I had a quick question regarding privacy issues when it came to town newspapers. My older sister is the aquatics director at a local boys & girls club. Recently, there was a event where inppropriate touching took place in the pool between two kids but im not going to get into the details of that for obvious reasons. It was not quite to the extent of a secual assault but still something that had to be reported and dealt with. Long story short, officers responded, investigated, took their reports and it was questioned whether or not this case had to be made public in the town newspaper. Obviously, it is not like the establishment is trying to broom the event by any means but does it really accomplish anything by having a story written about it in the local newspaper??? The responding officer was questioned about this and he said he would bring it up to his shift supervisor. Long story short, i was just wondering what the options could be for the supervisor and whether he has the ability to keep the case private or whether the newpaper has an automatic right to the basioc infirmation of the case. Maybe some of you guys have had some experience with a similar case or maybe have department policy regarding such instances. Sorry about the length of the question but thanks in advance for any unput.


----------



## Mattyc (Nov 16, 2003)

I'll take Jack with mine please if you dont mind Lawman


----------



## surquhar (May 21, 2008)

I think you misunderstand where i am coming with this. This is not a case of siding with the police or not. I have been hired by this police department and am currently in the academy. It just so happens that my older sister is involved. I have spoken to the responding officer and he too was unsure of what the policy is regarding releasing information to newspapers when it came to something like this. This wasnt a post to speculate or take sides. If any you guys have had experience with something like this then thats all i wanted to know. I was interested, my sister was interested, and the responding officer was interested.


----------



## OfficerObie59 (Sep 14, 2007)

Call the person in control of the records dept. at the PD. Since they'd be the ones to process requests from the newspaper and release the info, ask them. I doubt a press release or a command staff interview would result in dissemination of a witness' name in an ongoing investigation--though I have seen crazier things happen.

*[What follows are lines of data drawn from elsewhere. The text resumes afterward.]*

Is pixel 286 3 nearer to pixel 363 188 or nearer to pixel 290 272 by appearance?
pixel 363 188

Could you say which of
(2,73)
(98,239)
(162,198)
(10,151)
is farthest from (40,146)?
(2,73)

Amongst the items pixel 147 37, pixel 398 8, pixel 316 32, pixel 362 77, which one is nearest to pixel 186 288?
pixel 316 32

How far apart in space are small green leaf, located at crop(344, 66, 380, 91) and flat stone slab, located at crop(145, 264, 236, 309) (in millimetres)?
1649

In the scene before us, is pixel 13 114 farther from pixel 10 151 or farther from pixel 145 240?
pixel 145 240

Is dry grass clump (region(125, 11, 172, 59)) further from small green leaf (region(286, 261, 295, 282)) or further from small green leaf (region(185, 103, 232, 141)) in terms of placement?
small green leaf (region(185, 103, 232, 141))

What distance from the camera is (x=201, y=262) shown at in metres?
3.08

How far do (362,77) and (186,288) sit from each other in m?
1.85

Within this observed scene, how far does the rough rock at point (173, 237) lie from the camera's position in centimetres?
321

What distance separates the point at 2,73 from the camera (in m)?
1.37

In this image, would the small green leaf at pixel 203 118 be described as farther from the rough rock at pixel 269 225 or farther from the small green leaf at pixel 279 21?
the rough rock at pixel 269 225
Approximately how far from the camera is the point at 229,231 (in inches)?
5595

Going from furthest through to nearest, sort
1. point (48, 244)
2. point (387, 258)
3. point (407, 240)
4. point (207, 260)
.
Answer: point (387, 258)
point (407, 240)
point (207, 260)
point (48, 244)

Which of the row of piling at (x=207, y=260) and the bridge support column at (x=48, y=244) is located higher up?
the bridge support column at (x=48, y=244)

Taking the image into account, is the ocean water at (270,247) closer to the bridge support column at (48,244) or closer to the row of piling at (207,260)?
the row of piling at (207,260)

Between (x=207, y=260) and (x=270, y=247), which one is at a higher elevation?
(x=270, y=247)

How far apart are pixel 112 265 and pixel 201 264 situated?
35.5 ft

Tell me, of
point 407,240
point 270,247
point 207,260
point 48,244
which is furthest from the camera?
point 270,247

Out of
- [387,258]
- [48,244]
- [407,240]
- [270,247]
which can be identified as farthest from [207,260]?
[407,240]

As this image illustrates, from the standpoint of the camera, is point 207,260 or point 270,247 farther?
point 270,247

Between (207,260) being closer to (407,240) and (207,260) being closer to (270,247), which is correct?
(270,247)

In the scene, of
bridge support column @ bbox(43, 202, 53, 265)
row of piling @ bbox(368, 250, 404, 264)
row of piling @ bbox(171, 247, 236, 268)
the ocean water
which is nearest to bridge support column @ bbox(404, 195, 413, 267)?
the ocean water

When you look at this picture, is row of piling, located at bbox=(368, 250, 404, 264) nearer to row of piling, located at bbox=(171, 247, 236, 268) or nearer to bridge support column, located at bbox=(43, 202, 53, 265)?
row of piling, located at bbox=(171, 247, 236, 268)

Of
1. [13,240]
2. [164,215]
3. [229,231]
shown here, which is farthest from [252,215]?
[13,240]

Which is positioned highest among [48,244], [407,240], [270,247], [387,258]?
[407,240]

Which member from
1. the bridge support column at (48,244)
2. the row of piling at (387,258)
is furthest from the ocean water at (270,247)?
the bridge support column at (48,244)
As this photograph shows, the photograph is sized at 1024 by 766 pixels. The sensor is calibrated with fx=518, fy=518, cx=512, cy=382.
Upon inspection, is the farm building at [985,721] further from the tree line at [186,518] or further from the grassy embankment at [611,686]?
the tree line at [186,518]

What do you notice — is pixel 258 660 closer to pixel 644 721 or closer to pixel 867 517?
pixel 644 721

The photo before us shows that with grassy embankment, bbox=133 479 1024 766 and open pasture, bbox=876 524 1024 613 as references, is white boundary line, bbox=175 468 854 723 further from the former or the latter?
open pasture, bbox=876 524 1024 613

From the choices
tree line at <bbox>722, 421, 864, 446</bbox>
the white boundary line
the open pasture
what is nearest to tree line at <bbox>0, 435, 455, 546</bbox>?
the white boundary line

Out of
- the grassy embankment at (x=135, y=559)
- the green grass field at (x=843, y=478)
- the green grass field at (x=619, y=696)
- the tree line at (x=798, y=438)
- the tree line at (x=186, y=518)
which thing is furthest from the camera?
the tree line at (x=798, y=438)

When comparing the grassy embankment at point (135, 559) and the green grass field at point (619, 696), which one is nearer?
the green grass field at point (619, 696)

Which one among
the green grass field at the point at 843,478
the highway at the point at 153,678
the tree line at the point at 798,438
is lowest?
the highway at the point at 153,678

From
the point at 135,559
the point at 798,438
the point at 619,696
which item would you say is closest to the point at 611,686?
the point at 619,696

All that said, if you're in the academy, watch where you tread.


----------



## Deuce (Sep 27, 2003)

OfficerObie59 said:


> All that said, if you're in the academy, watch where you tread.


Word..



As far as the original question; Our policy dictates if it's an ongoing investigation we don't say shit to the media. All questions are directed to the PIO. However, police reports are always available to the public under the Freedom of Information Act (yes Chief, they are). I'm sure redacting will be accomplished due to the age of the victim.


----------



## Tuna (Jun 1, 2006)

Would you have a problem saying what academy your in? Reason being, this site has had many media people, wackers, retards and nitwits sniffing around looking for something to hang their hat on when it comes to police policy, procedure and even opinion. You will get answers if your authentic. Oh BTW if your really in the academy low profile is a must. Just my 2 cents


----------



## surquhar (May 21, 2008)

im in the transit academy 23rd mpoc and yes i know the first rule of fight club. i make sure to stay away from anything that could possibly be academy related when it comes to this site. this was just something that was asked of me and i had no idea so i turned to you guys. thank you for the two quality reponses. i have no idea how it will turn out and however it does turn out doesnt really affect anyone greatly. thanks for the input guys and have a good one.


----------



## mpr4601 (Mar 24, 2007)

You've given your age, location, and academy that you have to report back to in the morning? Delete yourself now and take cover!


----------